• car2go_map.py

  • ¶

    This script by Nicolas Kruchten was used to generate a map for a CBC.ca article showing the spatio-temporal distribution of available Car2Go vehicles in Montreal over a 30-day period during the summer of 2016. more details »

  • ¶

    pandas and scikit-learn are used to manipulate the data, folium to make the map, and vincent to make the popup charts.

    import pandas, math
    from sklearn.cluster import MiniBatchKMeans
    from folium import Map, CircleMarker, Vega, Popup
    from vincent import Bar
  • ¶

    The dataset contains approximately 3.2 million observations, consisting of (lat, lon, hod) tuples, where hod stands for ‘hour of day’.

    df = pandas.read_csv("lat_lon_hod.csv.gz")
  • ¶

    carh stands for ‘car-hours’, and since the dataset was made by querying the Car2Go API every 5 minutes, each observation means that on average, a car was present for one twelfth of an hour during the given hour of day at the given latitude and longitude.

    samples_per_hour = 12
    df["carh"] = 1.0/samples_per_hour
  • ¶

    Using K-means clustering, the observations are grouped into 250 spatially-contiguous zones such that each zone contains a comparable number of observations.

    df["zone"] = MiniBatchKMeans(250).fit_predict(df[["lat", "lon"]].values)
  • ¶

    A map is initialized, centered on the centroid of all the observations.

    map = Map(zoom_start=12, tiles="cartodbpositron",
                 location=list(df[["lat","lon"]].mean().values))
  • ¶

    For each zone…

    zones = df.groupby("zone").agg(dict(carh='sum', lon='mean', lat='mean'))
    for i, zone in zones.iterrows():
  • ¶

    …a dataset is created containing the average number of car-hours/day by hour of day. (1 car-hour/day at a given hour of day in a given zone represents either 1 car available in the zone for the entire hour, or 3 cars for 20 minutes each, or 1 car for 20 minutes and 1 for 40 minutes, and so on.)

────────────────────────────────────────

Written request 1:
Extract each line of the records that contains the word "distance", matching its case exactly.

────────────────────────────────────────

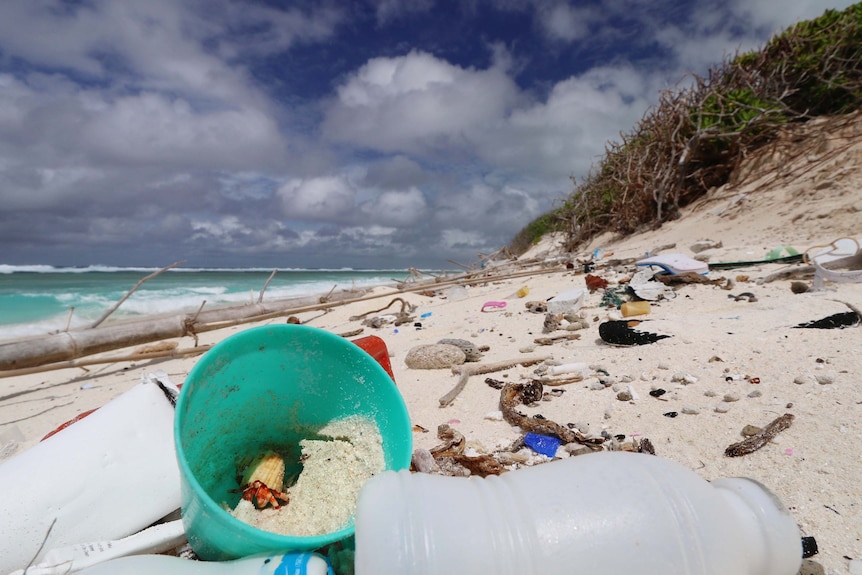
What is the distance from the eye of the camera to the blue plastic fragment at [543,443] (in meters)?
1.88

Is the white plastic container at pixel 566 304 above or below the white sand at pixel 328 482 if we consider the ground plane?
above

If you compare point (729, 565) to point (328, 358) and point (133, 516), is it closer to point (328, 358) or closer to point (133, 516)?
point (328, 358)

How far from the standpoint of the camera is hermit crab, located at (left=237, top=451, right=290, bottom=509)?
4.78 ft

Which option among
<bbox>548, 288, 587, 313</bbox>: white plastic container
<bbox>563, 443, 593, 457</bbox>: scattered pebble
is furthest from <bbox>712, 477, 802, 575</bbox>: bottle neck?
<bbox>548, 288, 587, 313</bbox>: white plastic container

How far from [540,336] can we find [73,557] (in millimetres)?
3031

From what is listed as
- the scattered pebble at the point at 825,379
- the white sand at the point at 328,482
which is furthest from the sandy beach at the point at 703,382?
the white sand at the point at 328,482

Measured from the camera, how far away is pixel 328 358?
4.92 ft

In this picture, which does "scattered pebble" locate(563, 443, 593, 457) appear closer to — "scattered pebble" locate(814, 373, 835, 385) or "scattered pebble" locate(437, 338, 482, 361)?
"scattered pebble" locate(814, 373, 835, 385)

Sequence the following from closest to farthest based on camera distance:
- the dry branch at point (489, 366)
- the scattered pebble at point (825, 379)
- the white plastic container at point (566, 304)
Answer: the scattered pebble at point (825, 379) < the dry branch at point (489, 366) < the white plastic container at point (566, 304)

────────────────────────────────────────

Written request 2:
Carry on the walkthrough of the Car2Go map script from the point where it stops.

Exercise result 1:
What is the distance from the eye of the camera to the blue plastic fragment at [543,443] (in meters)?
Sequence the following from closest to farthest based on camera distance:

Exercise result 2:
        num_days = 30
        carh_by_hod = df.query("zone==@i").groupby("hod").carh.sum()/num_days
  • ¶

    …a bar chart is created with this dataset, which shows the daily pattern of car availabilities. This is done by first generating a JSON description of a bar-chart in the Vega grammar, and then rendering it to a graphic.

        vega = Bar(carh_by_hod, width=450,
                   height=150).axis_titles(x='Hour of Day', y='Cars Available')
        chart = Vega(vega.to_json(), width=vega.width+50, height=vega.height+50)
  • ¶

    … and a circle is added to the map:

        map.add_child( CircleMarker(
  • ¶

    • the circle is placed on the centroid of the zone’s observations

            location = [zone["lat"], zone["lon"]],
  • ¶

    • the circle area is proportional to the total number of car-hours observed in the zone

            radius = int(6*math.sqrt(zone["carh"])),
  • ¶

    • the circle is coloured according to the hour of day with peak car availability: blues representing night-time, yellows representing day-time and reds representing evenings

            fill_opacity = 0.8, color=None,
            fill_color = ('#274cc9','#274cc9','#274cc9','#274cc9',
                '#274cc9','#3959bf','#647aa6','#909b8c','#bcbc73',
                '#e8dd5a','#f1e455','#f1e455','#f1e455','#f1e455',
                '#f0df56','#ecc45a','#e7a95f','#e28e63','#de7467',
                '#c46576','#9d5f8a','#76599f','#4e52b4','#274cc9'
                )[carh_by_hod.idxmax()],
  • ¶

    • clicking on the circle pops up the daily-pattern chart

            popup = Popup(max_width=chart.width[0]).add_child(chart)
        ) )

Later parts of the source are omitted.